AIM OF THE EXERCISE. Reproduce all the lines below exactly and omit the images.

RECORDED DATA.
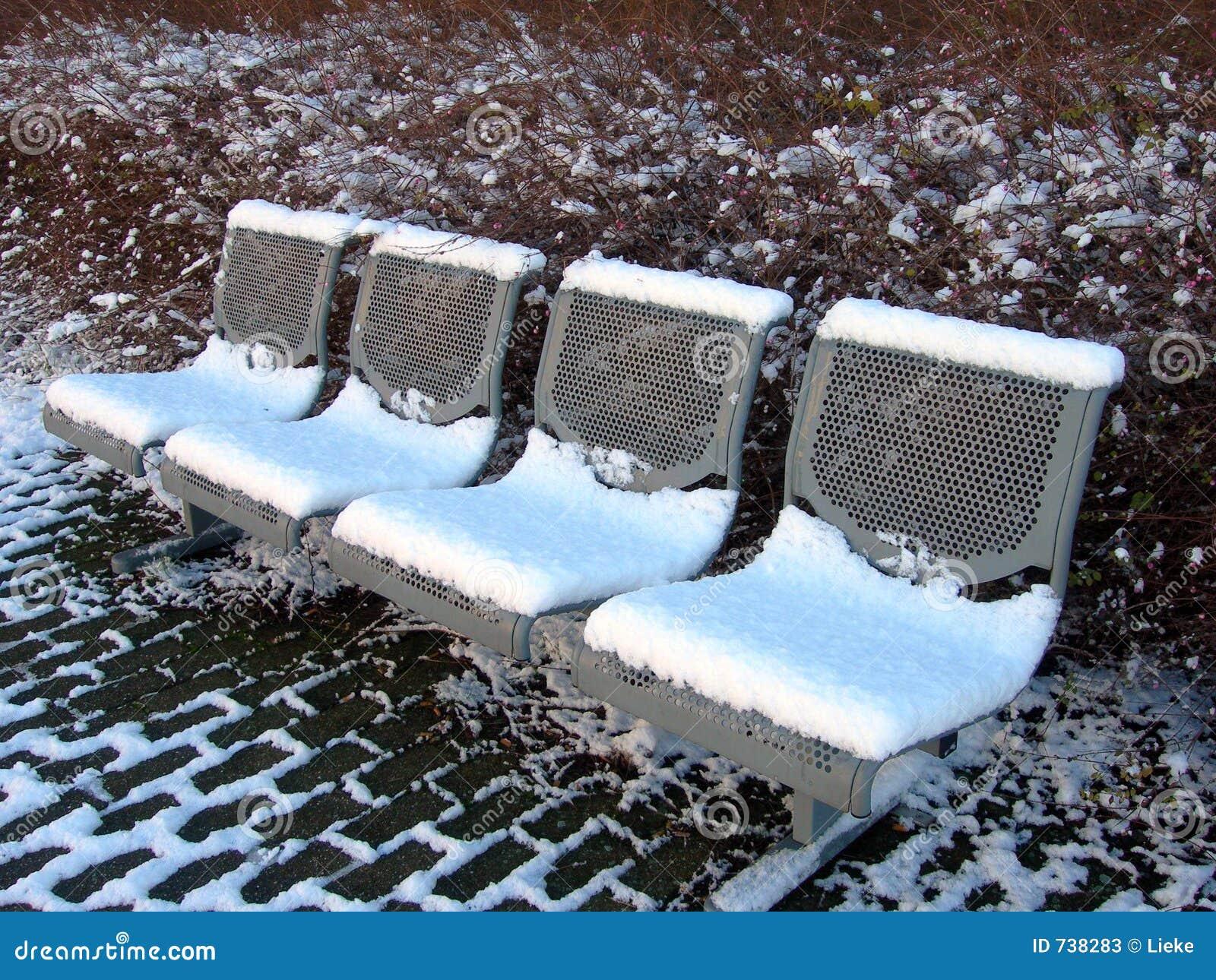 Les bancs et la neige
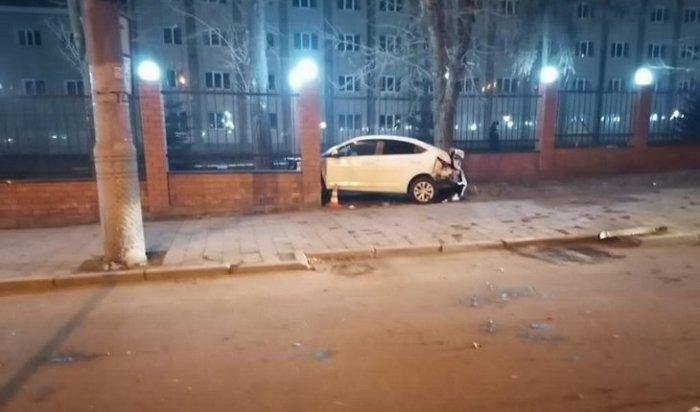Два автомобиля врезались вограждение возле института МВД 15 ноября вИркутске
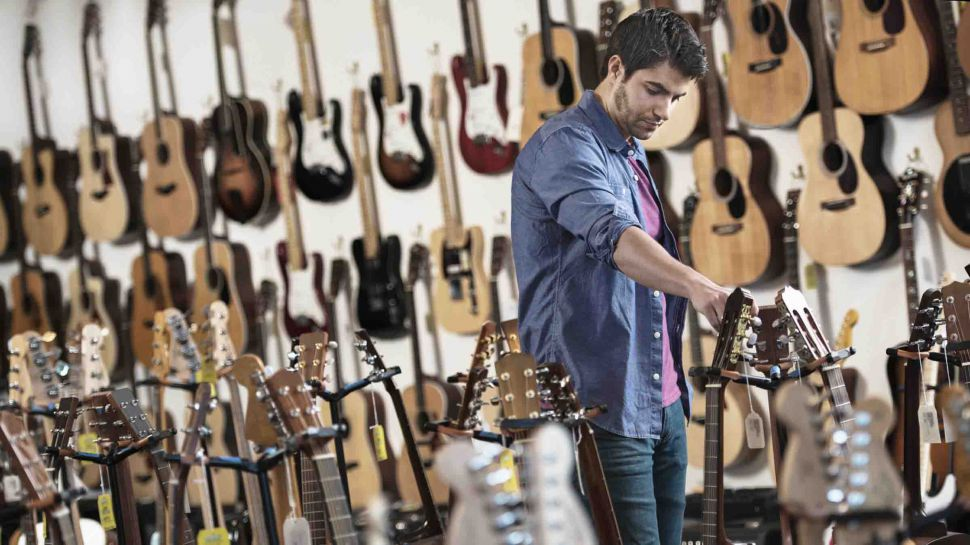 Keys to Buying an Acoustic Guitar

WRITTEN SOLUTION.
 Les bancs et la neige
Два автомобиля врезались вограждение возле института МВД 15 ноября вИркутске
 Keys to Buying an Acoustic Guitar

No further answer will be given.